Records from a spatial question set
● ● ● ● ● ● ●
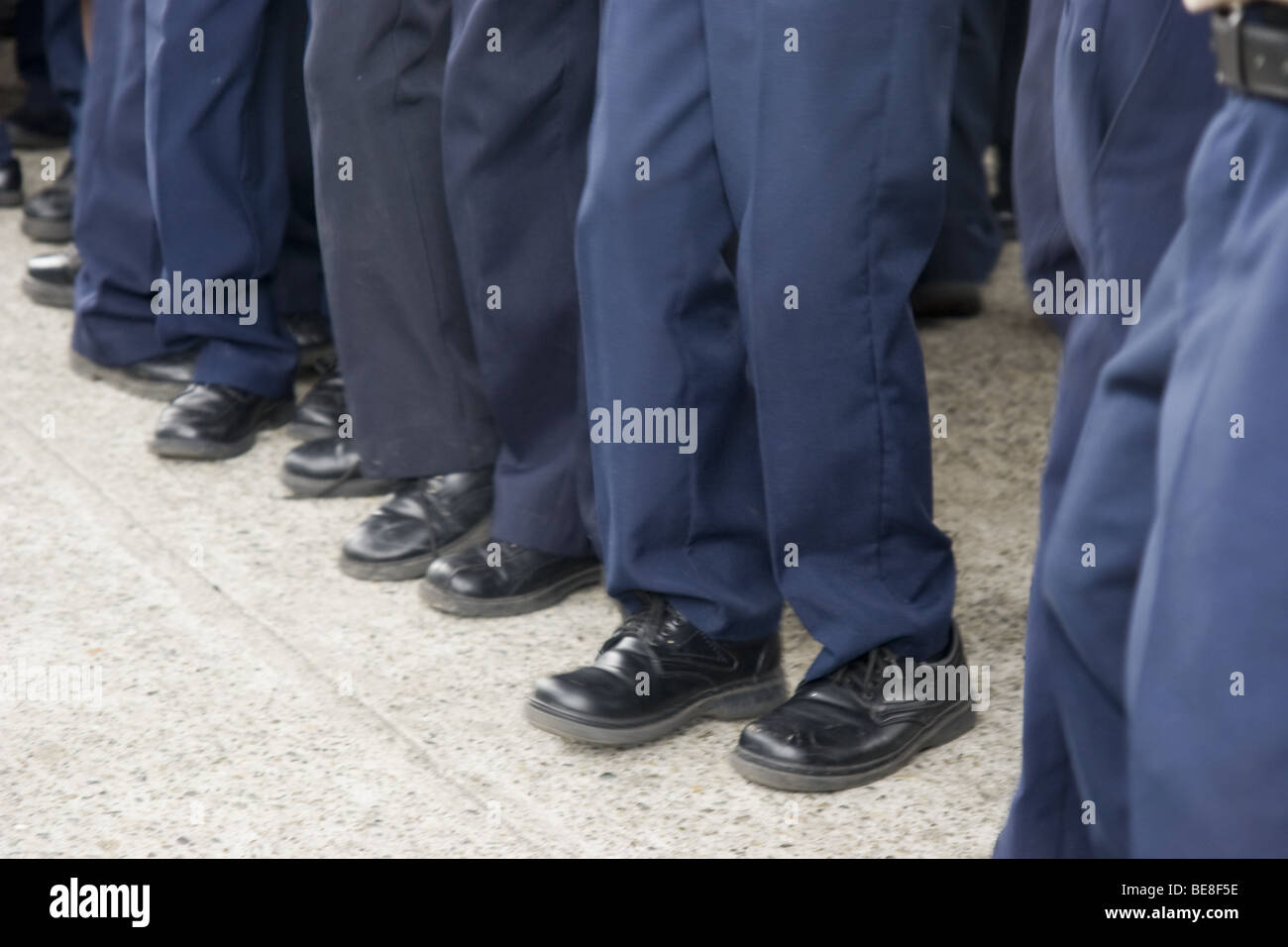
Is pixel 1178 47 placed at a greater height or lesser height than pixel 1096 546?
greater

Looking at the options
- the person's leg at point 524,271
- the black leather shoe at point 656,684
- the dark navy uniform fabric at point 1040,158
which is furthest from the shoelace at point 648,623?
the dark navy uniform fabric at point 1040,158

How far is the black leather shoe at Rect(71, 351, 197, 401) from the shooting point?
3254mm

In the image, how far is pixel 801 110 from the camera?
1.80m

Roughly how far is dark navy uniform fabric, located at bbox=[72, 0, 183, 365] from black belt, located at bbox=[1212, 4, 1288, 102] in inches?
101

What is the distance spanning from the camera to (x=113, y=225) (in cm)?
329

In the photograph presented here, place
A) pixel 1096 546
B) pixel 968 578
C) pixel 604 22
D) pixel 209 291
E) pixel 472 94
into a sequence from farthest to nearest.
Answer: pixel 209 291 → pixel 968 578 → pixel 472 94 → pixel 604 22 → pixel 1096 546

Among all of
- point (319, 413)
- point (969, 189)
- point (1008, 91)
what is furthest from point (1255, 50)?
point (1008, 91)

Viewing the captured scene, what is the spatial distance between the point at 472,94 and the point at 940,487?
1091 millimetres

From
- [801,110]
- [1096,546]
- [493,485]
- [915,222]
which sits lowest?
[493,485]

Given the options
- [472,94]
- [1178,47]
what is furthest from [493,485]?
[1178,47]

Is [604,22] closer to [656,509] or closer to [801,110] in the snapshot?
[801,110]

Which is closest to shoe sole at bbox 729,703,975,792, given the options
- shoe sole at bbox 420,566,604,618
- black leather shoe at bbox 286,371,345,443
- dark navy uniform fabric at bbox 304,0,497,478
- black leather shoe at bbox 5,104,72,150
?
shoe sole at bbox 420,566,604,618

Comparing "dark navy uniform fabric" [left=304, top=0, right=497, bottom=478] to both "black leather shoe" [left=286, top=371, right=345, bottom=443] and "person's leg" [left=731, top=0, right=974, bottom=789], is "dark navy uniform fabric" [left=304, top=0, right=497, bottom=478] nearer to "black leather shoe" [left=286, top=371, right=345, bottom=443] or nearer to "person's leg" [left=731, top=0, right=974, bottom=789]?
"black leather shoe" [left=286, top=371, right=345, bottom=443]

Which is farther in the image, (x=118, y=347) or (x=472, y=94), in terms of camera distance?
(x=118, y=347)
● ● ● ● ● ● ●
Required work
Update the listing by changing "black belt" to "dark belt" and keeping everything else unchanged. Leave the pictures out of your answer.

Response
Is pixel 1178 47 placed at a greater height or lesser height than pixel 1096 546?
greater

Looking at the options
- the person's leg at point 524,271
- the black leather shoe at point 656,684
- the dark navy uniform fabric at point 1040,158
which is furthest from the shoelace at point 648,623?
the dark navy uniform fabric at point 1040,158

How far is the black leather shoe at Rect(71, 351, 197, 401) from the shooting point?
3254mm

In the image, how far is pixel 801 110 from the camera?
1.80m

Roughly how far is dark navy uniform fabric, located at bbox=[72, 0, 183, 365] from dark belt, located at bbox=[1212, 4, 1288, 102] in inches?
101

What is the distance spanning from the camera to (x=113, y=225) (in cm)?
329

In the photograph presented here, place
A) pixel 1096 546
B) pixel 968 578
C) pixel 604 22
D) pixel 209 291
E) pixel 472 94
into a sequence from farthest to nearest.
Answer: pixel 209 291 → pixel 968 578 → pixel 472 94 → pixel 604 22 → pixel 1096 546

Among all of
- point (319, 413)
- point (969, 189)
- point (1008, 91)
what is furthest from point (1255, 50)?
point (1008, 91)

Viewing the captured scene, what is the spatial distance between the point at 472,94 and the point at 940,487?
1091 millimetres

From
- [801,110]
- [1096,546]
- [493,485]
- [915,222]
which sits lowest?
[493,485]

Given the options
- [472,94]
- [1178,47]
what is furthest from [493,485]?
[1178,47]

Is [604,22] closer to [656,509] or closer to [801,110] in the snapshot?
[801,110]

Which is closest to shoe sole at bbox 729,703,975,792, given the options
- shoe sole at bbox 420,566,604,618
- black leather shoe at bbox 286,371,345,443
- dark navy uniform fabric at bbox 304,0,497,478
- black leather shoe at bbox 5,104,72,150
?
shoe sole at bbox 420,566,604,618

Comparing "dark navy uniform fabric" [left=304, top=0, right=497, bottom=478] to both "black leather shoe" [left=286, top=371, right=345, bottom=443] and "person's leg" [left=731, top=0, right=974, bottom=789], is "dark navy uniform fabric" [left=304, top=0, right=497, bottom=478] nearer to "black leather shoe" [left=286, top=371, right=345, bottom=443] or nearer to "person's leg" [left=731, top=0, right=974, bottom=789]?
"black leather shoe" [left=286, top=371, right=345, bottom=443]

Which is farther in the image, (x=118, y=347) or (x=472, y=94), in terms of camera distance?
(x=118, y=347)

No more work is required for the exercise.